Creating a
realistic computer simulation of how light suffuses a room is crucial not just
for animated movies. Special computing methods should ensure this, but they
require great effort. Computer scientists from Saarbrücken have now developed a
novel approach that turned out to be so promising, that it was adopted by
companies in record time—among others by Pixar, well-known in the movie
industry for its computer animation, and now a subsidiary of the Walt Disney
Company. The realistic depiction of light transport in a room is important
within the production of computer-generated movies. If it does not work, the 3D
impression is rapidly lost. Hence, the movie industry's digital light experts
use special computing methods, requiring enormous computational power and therefore
raising production costs. Not only in the film industry, but also in the
automobile industry, the companies invest to make lighting conditions for a
computer generated image as realistic as possible. Already during the
development process, entire computing centers are used to compute and display
realistic pictures of the complex car models in real time. Only in this way,
designers and engineers can evaluate the design and the product features in an
early stage and optimize it during the planning phase.
With current
computing methods, it has not been possible to compute all illumination effects
in an efficient way.
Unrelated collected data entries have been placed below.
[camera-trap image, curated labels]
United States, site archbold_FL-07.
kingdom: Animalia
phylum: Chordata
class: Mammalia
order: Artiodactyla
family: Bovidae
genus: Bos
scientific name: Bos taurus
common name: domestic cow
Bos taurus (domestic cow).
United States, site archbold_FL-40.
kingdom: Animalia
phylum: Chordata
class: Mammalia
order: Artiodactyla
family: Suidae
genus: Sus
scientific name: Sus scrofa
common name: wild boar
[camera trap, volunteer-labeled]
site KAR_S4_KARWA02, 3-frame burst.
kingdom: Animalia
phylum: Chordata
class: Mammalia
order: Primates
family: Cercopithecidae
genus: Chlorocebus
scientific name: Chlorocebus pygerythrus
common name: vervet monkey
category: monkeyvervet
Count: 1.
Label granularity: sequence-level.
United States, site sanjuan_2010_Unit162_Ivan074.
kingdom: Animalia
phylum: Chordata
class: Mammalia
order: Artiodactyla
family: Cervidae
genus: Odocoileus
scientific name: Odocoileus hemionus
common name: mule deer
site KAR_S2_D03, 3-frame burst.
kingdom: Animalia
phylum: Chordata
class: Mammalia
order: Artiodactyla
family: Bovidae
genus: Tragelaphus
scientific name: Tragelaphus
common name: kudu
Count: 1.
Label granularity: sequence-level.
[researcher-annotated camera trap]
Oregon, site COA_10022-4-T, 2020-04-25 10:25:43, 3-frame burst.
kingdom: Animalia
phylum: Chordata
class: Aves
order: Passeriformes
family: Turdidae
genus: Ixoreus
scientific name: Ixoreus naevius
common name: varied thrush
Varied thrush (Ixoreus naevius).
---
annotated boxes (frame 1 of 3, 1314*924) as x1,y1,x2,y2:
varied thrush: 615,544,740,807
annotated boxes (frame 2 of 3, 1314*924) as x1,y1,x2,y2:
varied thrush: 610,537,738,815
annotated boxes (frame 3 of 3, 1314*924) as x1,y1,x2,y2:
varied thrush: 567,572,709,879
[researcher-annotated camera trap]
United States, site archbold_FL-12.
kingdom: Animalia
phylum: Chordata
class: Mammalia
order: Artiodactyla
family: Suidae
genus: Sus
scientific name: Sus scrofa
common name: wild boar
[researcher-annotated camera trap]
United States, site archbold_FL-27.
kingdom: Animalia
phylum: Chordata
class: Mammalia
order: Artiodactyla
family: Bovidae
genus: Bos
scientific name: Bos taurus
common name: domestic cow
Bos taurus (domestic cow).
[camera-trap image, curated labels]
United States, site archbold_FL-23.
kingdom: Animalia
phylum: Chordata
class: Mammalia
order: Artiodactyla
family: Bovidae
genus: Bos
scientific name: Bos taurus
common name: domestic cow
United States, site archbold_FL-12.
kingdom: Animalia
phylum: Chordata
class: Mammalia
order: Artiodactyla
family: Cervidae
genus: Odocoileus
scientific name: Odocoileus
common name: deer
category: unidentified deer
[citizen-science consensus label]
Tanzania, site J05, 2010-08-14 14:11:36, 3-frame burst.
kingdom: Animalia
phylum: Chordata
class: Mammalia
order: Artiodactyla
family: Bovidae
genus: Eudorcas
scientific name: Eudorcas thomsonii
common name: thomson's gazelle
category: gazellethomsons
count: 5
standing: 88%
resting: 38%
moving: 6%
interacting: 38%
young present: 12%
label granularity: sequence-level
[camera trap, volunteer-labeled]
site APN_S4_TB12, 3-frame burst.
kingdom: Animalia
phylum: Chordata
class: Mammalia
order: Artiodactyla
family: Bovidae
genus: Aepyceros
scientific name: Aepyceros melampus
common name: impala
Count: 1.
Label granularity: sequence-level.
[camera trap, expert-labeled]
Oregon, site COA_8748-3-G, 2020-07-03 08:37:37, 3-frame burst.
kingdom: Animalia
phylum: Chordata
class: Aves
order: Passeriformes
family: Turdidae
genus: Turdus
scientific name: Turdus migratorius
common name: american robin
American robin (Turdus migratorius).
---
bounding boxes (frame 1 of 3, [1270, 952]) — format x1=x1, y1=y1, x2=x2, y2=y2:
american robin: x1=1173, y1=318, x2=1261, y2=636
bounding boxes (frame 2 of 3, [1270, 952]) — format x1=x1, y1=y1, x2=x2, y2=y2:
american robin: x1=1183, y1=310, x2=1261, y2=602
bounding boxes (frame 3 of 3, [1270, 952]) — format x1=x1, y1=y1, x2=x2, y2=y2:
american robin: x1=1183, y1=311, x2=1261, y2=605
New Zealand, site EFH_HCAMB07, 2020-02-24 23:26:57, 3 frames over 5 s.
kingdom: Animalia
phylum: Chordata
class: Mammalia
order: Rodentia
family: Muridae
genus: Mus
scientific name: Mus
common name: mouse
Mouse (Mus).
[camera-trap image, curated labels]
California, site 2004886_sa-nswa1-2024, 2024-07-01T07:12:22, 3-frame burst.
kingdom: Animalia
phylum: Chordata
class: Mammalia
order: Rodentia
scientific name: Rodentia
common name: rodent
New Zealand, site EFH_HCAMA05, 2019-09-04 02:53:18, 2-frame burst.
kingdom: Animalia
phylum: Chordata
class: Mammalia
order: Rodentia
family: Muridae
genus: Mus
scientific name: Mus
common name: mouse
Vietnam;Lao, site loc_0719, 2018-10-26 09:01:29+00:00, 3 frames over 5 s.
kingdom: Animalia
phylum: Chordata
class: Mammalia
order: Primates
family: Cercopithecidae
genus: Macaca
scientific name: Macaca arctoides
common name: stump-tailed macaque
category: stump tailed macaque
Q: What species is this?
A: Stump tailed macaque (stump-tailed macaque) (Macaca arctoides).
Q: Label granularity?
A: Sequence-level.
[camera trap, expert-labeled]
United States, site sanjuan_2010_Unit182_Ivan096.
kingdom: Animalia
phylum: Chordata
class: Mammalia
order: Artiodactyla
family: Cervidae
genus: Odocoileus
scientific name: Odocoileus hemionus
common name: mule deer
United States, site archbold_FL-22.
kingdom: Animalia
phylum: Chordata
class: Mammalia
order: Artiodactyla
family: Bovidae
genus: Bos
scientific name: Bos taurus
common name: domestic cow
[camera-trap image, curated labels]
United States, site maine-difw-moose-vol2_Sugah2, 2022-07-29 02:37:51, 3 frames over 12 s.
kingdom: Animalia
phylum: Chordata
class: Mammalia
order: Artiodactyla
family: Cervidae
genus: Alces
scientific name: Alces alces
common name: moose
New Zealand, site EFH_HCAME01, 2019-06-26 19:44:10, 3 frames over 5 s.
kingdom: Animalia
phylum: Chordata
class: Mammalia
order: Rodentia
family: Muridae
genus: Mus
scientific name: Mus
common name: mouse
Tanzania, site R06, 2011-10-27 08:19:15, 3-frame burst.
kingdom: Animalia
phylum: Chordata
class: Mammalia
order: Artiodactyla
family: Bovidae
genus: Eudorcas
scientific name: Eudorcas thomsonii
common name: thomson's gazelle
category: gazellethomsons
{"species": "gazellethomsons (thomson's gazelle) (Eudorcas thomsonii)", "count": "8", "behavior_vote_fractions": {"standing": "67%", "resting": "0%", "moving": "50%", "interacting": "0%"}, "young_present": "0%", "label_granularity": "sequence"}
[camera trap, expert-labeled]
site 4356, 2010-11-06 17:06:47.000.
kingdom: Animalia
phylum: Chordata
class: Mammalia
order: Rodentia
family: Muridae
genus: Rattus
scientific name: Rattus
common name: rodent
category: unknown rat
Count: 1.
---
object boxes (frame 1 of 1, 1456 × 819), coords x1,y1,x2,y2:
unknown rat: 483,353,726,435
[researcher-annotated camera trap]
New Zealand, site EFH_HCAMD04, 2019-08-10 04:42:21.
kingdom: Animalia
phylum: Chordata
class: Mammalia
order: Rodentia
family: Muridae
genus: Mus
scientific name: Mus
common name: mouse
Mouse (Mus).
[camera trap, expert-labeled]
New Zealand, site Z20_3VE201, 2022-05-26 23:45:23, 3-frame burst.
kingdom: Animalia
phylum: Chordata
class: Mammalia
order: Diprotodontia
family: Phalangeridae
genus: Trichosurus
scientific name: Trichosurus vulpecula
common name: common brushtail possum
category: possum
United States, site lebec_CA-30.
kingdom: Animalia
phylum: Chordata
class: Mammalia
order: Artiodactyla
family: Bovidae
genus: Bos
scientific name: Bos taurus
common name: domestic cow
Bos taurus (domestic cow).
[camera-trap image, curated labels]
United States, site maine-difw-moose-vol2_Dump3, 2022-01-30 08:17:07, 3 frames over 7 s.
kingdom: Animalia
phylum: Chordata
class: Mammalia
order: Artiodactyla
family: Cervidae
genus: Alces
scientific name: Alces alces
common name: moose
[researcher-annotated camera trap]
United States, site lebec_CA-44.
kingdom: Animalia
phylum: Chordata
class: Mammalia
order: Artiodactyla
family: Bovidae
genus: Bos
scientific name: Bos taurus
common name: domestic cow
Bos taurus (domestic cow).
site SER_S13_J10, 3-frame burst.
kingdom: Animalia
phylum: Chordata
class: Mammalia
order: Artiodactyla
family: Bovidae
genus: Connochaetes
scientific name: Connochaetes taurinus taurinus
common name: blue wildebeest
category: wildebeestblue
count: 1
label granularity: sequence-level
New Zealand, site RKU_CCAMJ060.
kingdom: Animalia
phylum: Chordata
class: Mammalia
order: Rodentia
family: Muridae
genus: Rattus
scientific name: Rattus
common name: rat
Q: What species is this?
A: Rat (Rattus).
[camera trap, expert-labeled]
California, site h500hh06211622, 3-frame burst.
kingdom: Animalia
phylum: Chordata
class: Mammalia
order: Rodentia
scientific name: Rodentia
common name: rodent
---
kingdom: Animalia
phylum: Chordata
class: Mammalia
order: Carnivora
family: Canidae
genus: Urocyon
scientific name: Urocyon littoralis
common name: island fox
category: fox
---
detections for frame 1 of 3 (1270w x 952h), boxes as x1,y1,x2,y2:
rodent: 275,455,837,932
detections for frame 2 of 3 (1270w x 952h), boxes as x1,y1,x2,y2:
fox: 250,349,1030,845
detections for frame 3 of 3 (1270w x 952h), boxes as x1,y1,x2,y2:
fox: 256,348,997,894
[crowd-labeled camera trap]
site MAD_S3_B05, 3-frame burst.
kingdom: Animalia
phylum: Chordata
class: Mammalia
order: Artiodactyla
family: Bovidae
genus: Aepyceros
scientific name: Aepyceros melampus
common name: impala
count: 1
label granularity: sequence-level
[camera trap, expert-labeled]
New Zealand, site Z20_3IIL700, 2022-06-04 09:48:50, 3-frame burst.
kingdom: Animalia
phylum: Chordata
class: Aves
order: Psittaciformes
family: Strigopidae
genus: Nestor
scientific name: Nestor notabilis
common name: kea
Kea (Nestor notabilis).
The so-called Monte Carlo Path Tracing could depict very
well the direct light incidence on surfaces and the indirect illumination by
reflecting light from surfaces in a room. But it does not work well for
illumination around transparent objects, like semi-transparent shadows from
glass objects, or illumination by specular surfaces. This, on the other hand,
was the advantage of photon mapping. But this method again led to disappointing
results for direct lighting of surfaces. But since these two approaches were
mathematically incompatible, it was not possible to merge them, and therefore
it was necessary to compute them separately from each other for the particular
images. This raised the computation costs for computer-animated movies. Researchers
developed a mathematical approach in 2012 that combines both methods with each
other in a clever way. They reformulated photon mapping as a Monte Carlo
process. Hence, they could integrate it directly into the Monte Carlo Path
Tracing method. For every pixel of the image the new algorithm decides
automatically, via so-called multiple importance sampling, which of both strategies
is suited best to compute the illumination at that spot.